The battery is actually a collection of cells and it's possible that one of the cells has failed in a way that doesn't accurately reflect in the meter of charge remaining. I have the same issue, also a 2013 MBP, and it will shut down sometime between 20-30%. I don't stress it with tasks like video editing at the moment, but if I did it would not surprise me to see that 30% figure rise even higher.
So I think a failed cell is the most probable cause.
The easiest way to confirm is to see if it still happens when the laptop is connected to the power supply. If it behaves well on the power supply, I would take that as the best evidence.
To double check, you could open the console and search for all occurrences of when it unexpectedly shut down and confirm it only happening on battery, but that may be a bit time consuming.
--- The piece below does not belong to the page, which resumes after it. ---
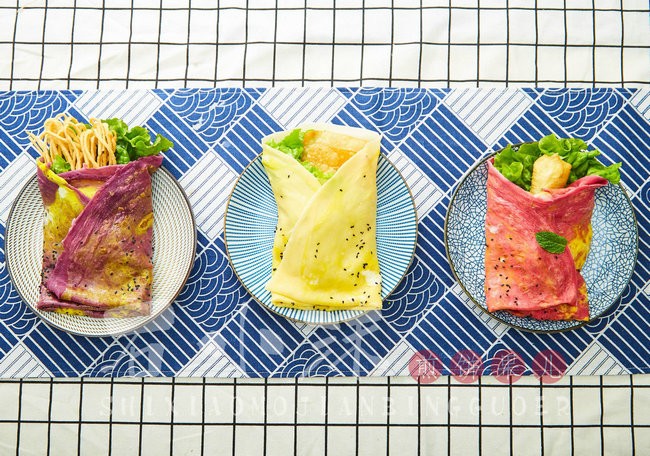 彩色煎饼果子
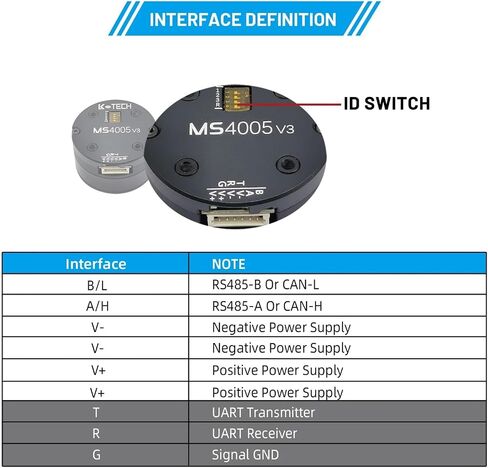 MS4010v3 (RMD-S-4010) BLDC، محرك ميكرو/سيرفو، SVPWM، PTZ محمول باليد، PTZ للتصوير الفوتوغرافي، جراب، قرص دوار، ليدار، UAV، فك تثبيت (CAN-18bit) in Kuwait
If you know scripting that would make it quicker.
Further explanation:
Batteries are actually very complex; with chemistry, engineering, electricity, electronics, pressure and general physics all playing a role.
You can read here the many reasons why batteries fail
As an example of how this could play out to produce what we are experiencing, consider the following:
- A failing battery causes pressure build up
- Pressure causes heat
- The heat causes higher discharge (depleting the battery more quickly)
- The higher discharge rate fools the meter into thinking it has higher remaining capacity than it does (hence the false capacity reading)
- Stressing the computer with more demanding work produces additional heat, accelerating the cycle.
- And possibly, if the battery interprets this as a risk of thermal runaway the safety circuits may then shut the battery power down immediately.